# [INPUT DATA]
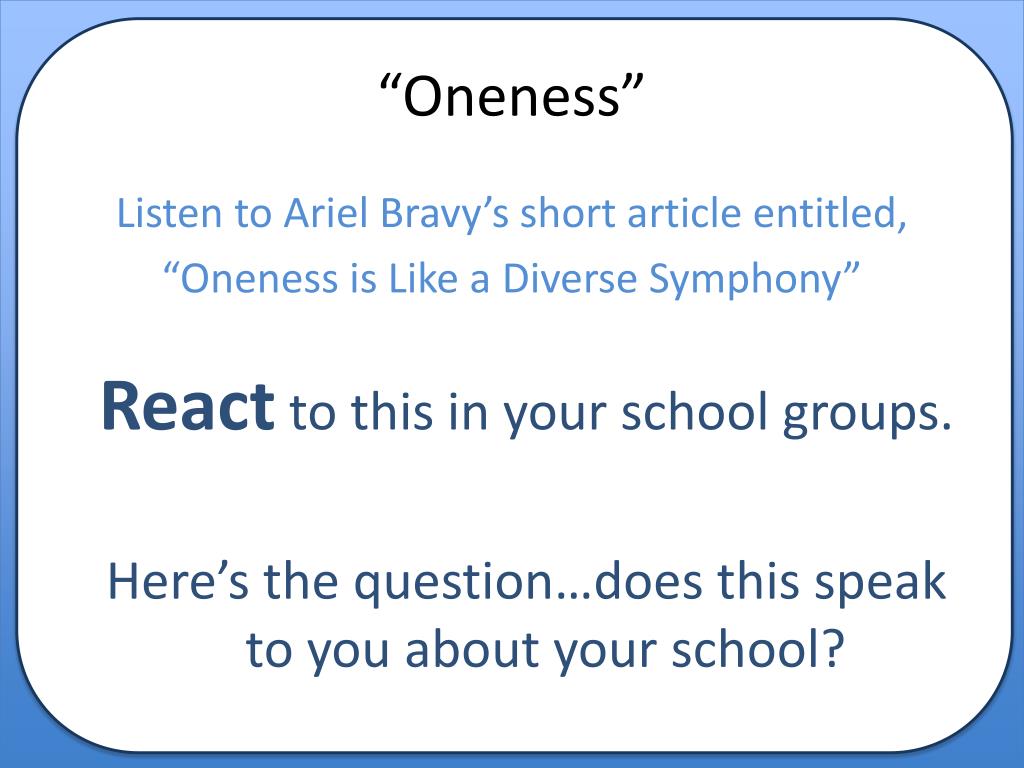 “Oneness”

Listen to Ariel Bravy’s short article entitled, “Oneness is Like a Diverse Symphony”

React to this in your school groups.

Here’s the question…does this speak to you about your school?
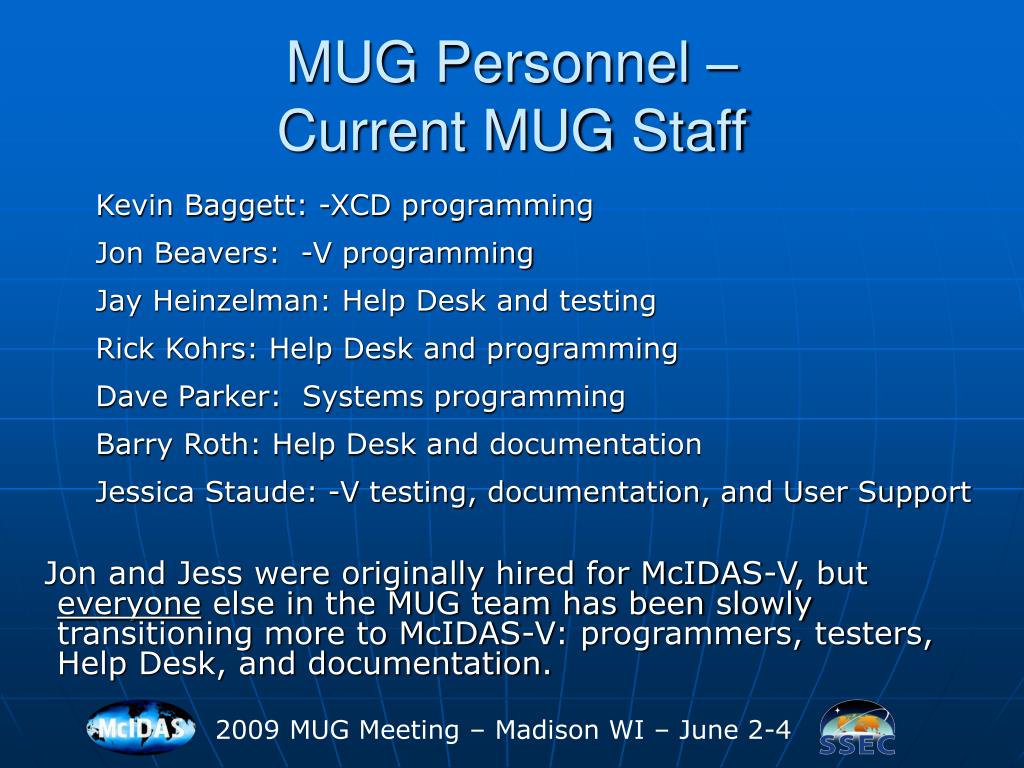 MUG Personnel –
Current MUG Staff

Kevin Baggett: -XCD programming

Jon Beavers: -V programming

Jay Heinzelman: Help Desk and testing

Rick Kohrs: Help Desk and programming

Dave Parker: Systems programming

Barry Roth: Help Desk and documentation

Jessica Staude: -V testing, documentation, and User Support

Jon and Jess were originally hired for McIDAS-V, but everyone else in the MUG team has been slowly transitioning more to McIDAS-V: programmers, testers, Help Desk, and documentation.

McIDAS

2009 MUG Meeting – Madison WI – June 2-4

SSEC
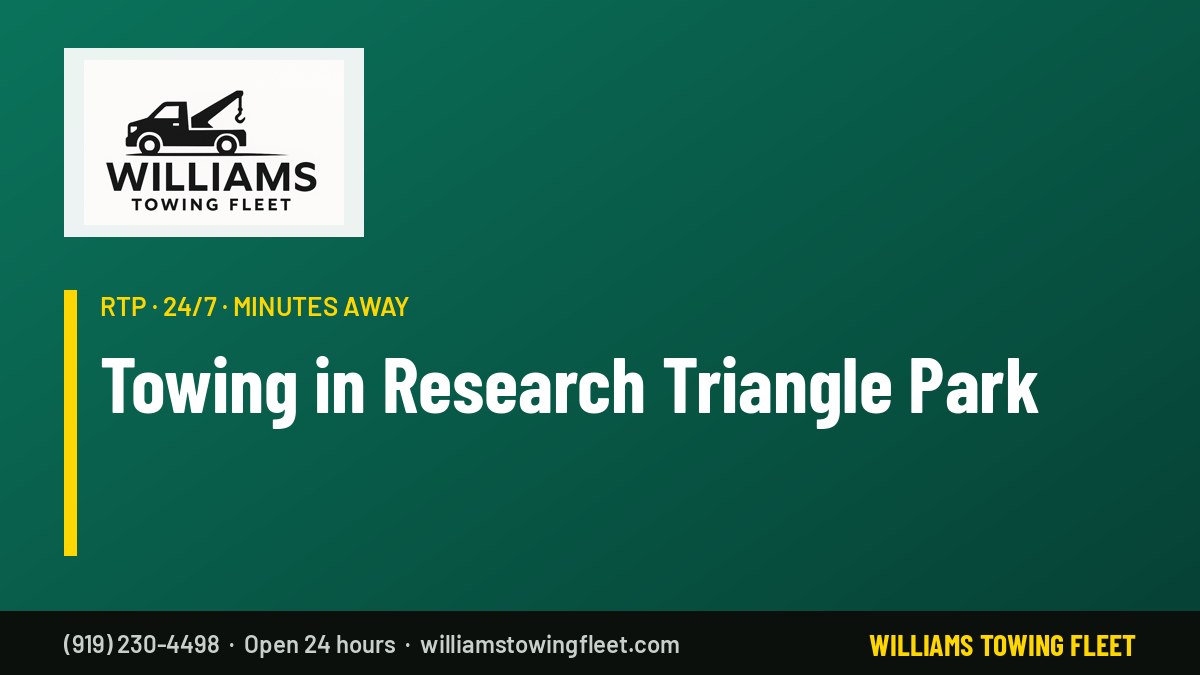 WILLIAMS
TOWING FLEET

RTP · 24/7 · MINUTES AWAY

Towing in Research Triangle Park

(919) 230-4498 · Open 24 hours · williamstowingfleet.com

WILLIAMS TOWING FLEET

# [WHAT YOU NEED TO DO]
Produce an exact copy of every line above, with the images left out.

# [RESULT]
 “Oneness”

Listen to Ariel Bravy’s short article entitled, “Oneness is Like a Diverse Symphony”

React to this in your school groups.

Here’s the question…does this speak to you about your school?
 MUG Personnel –
Current MUG Staff

Kevin Baggett: -XCD programming

Jon Beavers: -V programming

Jay Heinzelman: Help Desk and testing

Rick Kohrs: Help Desk and programming

Dave Parker: Systems programming

Barry Roth: Help Desk and documentation

Jessica Staude: -V testing, documentation, and User Support

Jon and Jess were originally hired for McIDAS-V, but everyone else in the MUG team has been slowly transitioning more to McIDAS-V: programmers, testers, Help Desk, and documentation.

McIDAS

2009 MUG Meeting – Madison WI – June 2-4

SSEC
 WILLIAMS
TOWING FLEET

RTP · 24/7 · MINUTES AWAY

Towing in Research Triangle Park

(919) 230-4498 · Open 24 hours · williamstowingfleet.com

WILLIAMS TOWING FLEET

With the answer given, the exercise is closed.